To give at least some intuitive idea about this: Any model of the Peano axioms without the induction axiom is already required to contain an infinite number of elements that exist somewhere in an infinite chain of successors starting with $0$, i.e. something like the natural numbers. To see that, note that we need a '$0$' object (axiom 1) and that this $0$ object needs a successor (Axiom 6), and that this successor of $0$ cannot be $0$ itself (Axiom 8). So, we need a second object. But this second object needs a successor (Axiom 6), which cannot be $0$ (Axiom 8), but also cannot be itself, for we cannot have two different objects with the same successor (Axiom 7). So, we need a third object ... and this process keeps repeating itself: every time we add the new object that we are forced to add as the successor of the last object we added before that, that new object needs a successor itself, and that successor cannot be $0$ (Axiom 8), nor can it be any of the other already existing objects, for then we would get two different objects with the same successor, which goes against Axiom 7. So, you could say that the natural numbers (or at least an infinite sequence of successive objects) is already 'constructed' by these 4 axioms.
OK, so where does the axiom of induction come in? Well, while the other axioms require for any model to contain an infinite sequence of successive element, these other axioms do not rule out any additional elements in the model: elements that do not occur in this infinite sequence of successors. Indeed, without the axiom of induction you could have as a model $\mathbb{N} \cup \{ apples, bananas \}$, ... as long as you define how the interpretation of the successor, addition and multiplication function symbols apply to $apples$ and $bananas$ ... but that can all be done without problem.

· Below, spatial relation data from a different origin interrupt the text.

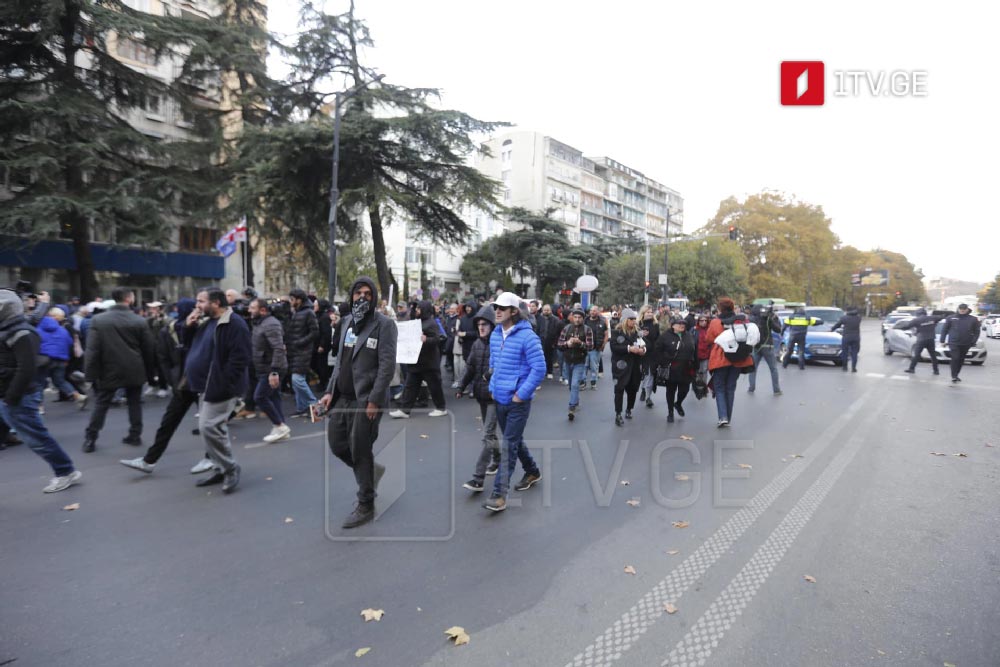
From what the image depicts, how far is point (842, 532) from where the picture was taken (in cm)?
Answer: 423

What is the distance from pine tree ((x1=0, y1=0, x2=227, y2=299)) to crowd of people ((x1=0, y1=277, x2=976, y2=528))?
948 cm

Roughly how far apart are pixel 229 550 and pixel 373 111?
18856 mm

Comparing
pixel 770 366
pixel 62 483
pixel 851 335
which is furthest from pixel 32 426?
pixel 851 335

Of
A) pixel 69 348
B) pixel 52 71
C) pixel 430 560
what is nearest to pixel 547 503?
pixel 430 560

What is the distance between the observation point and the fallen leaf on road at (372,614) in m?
3.05

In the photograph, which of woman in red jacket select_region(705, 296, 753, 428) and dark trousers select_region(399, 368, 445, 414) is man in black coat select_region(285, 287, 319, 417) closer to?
dark trousers select_region(399, 368, 445, 414)

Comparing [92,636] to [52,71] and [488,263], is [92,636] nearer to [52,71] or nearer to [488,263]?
[52,71]

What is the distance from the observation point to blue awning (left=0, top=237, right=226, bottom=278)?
20734mm

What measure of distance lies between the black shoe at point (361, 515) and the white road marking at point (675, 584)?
→ 6.92 ft

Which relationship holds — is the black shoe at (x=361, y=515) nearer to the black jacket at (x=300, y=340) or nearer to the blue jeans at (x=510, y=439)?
the blue jeans at (x=510, y=439)

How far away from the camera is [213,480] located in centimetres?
527

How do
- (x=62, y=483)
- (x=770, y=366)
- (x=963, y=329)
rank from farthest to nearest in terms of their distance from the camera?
(x=963, y=329) < (x=770, y=366) < (x=62, y=483)

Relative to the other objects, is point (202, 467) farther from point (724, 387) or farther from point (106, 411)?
point (724, 387)

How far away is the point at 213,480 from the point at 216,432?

However, the induction axiom says that 'if $0$ has some property $P$, and if $s(n)$ has property $P$ whenever $n$ has property $P$, then all objects have property $P$. Well, if you have that $0$ has some property $P$, and that $s(n)$ has property $P$ whenever $n$ has property $P$, then obviously all the objects that exist somewhere in the infinite chain of successors have property $P$, but how can you say that all the additional objects also have to have property $P$? You can't of course. So, the fact that the induction axiom says that we can conclude that all objects have property $P$ effectively rules out any of those additional objects in the domain, and hence your model needs to be isomorph to the natural numbers.